====== PROVIDED RECORDS ======

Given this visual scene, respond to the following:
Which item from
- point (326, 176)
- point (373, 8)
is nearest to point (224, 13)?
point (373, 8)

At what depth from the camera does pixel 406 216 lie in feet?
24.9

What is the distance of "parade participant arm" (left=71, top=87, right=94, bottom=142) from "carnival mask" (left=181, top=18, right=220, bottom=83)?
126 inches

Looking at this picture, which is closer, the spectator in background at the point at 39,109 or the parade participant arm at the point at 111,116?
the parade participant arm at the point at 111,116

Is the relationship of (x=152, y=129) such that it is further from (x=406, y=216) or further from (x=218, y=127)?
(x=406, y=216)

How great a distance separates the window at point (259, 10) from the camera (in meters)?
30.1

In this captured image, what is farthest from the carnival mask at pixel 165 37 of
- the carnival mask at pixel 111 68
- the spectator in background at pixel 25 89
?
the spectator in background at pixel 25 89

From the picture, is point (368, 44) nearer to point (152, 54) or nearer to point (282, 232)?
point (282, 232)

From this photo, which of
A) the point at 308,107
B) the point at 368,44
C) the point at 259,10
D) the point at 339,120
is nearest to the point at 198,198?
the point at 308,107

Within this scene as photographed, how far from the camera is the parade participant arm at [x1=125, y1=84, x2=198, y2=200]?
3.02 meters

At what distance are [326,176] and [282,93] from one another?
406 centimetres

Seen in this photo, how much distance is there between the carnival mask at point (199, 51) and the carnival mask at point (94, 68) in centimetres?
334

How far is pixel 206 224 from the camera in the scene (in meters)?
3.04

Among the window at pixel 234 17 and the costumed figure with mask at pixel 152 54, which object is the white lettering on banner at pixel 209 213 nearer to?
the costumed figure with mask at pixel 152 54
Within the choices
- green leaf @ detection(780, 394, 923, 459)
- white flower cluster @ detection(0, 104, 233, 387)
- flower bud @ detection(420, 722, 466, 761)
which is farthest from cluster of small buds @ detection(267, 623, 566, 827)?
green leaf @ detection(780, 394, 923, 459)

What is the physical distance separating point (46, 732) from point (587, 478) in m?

======

## STATED TASK
Reproduce the entire listing above word for word, leaving out no line.

## RESULT
Given this visual scene, respond to the following:
Which item from
- point (326, 176)
- point (373, 8)
is nearest to point (224, 13)?
point (373, 8)

At what depth from the camera does pixel 406 216 lie in feet?
24.9

What is the distance of "parade participant arm" (left=71, top=87, right=94, bottom=142) from "carnival mask" (left=181, top=18, right=220, bottom=83)?
126 inches

Looking at this picture, which is closer, the spectator in background at the point at 39,109 or the parade participant arm at the point at 111,116?
the parade participant arm at the point at 111,116

Is the relationship of (x=152, y=129) such that it is further from (x=406, y=216) or further from (x=218, y=127)?
(x=406, y=216)

How great a distance separates the window at point (259, 10) from the camera (in meters)?
30.1

In this captured image, what is farthest from the carnival mask at pixel 165 37 of
- the carnival mask at pixel 111 68
- the spectator in background at pixel 25 89
?
the spectator in background at pixel 25 89

From the picture, is point (368, 44) nearer to point (152, 54) or nearer to point (282, 232)?
point (282, 232)

From this photo, which of
A) the point at 308,107
B) the point at 368,44
C) the point at 259,10
D) the point at 339,120
is nearest to the point at 198,198?
the point at 308,107

Within this scene as photographed, how far from the camera is the parade participant arm at [x1=125, y1=84, x2=198, y2=200]?
3.02 meters

At what distance are [326,176] and [282,93] from one another?
406 centimetres

Seen in this photo, how much distance is there between the carnival mask at point (199, 51) and the carnival mask at point (94, 68) in centimetres?
334

How far is pixel 206 224 from the camera in the scene (in meters)?
3.04

Among the window at pixel 234 17 and the costumed figure with mask at pixel 152 54, which object is the white lettering on banner at pixel 209 213 nearer to?
the costumed figure with mask at pixel 152 54
Within the choices
- green leaf @ detection(780, 394, 923, 459)
- white flower cluster @ detection(0, 104, 233, 387)
- flower bud @ detection(420, 722, 466, 761)
which is farthest from cluster of small buds @ detection(267, 623, 566, 827)?
green leaf @ detection(780, 394, 923, 459)

What is the physical distance separating point (46, 732) from point (587, 478) in m?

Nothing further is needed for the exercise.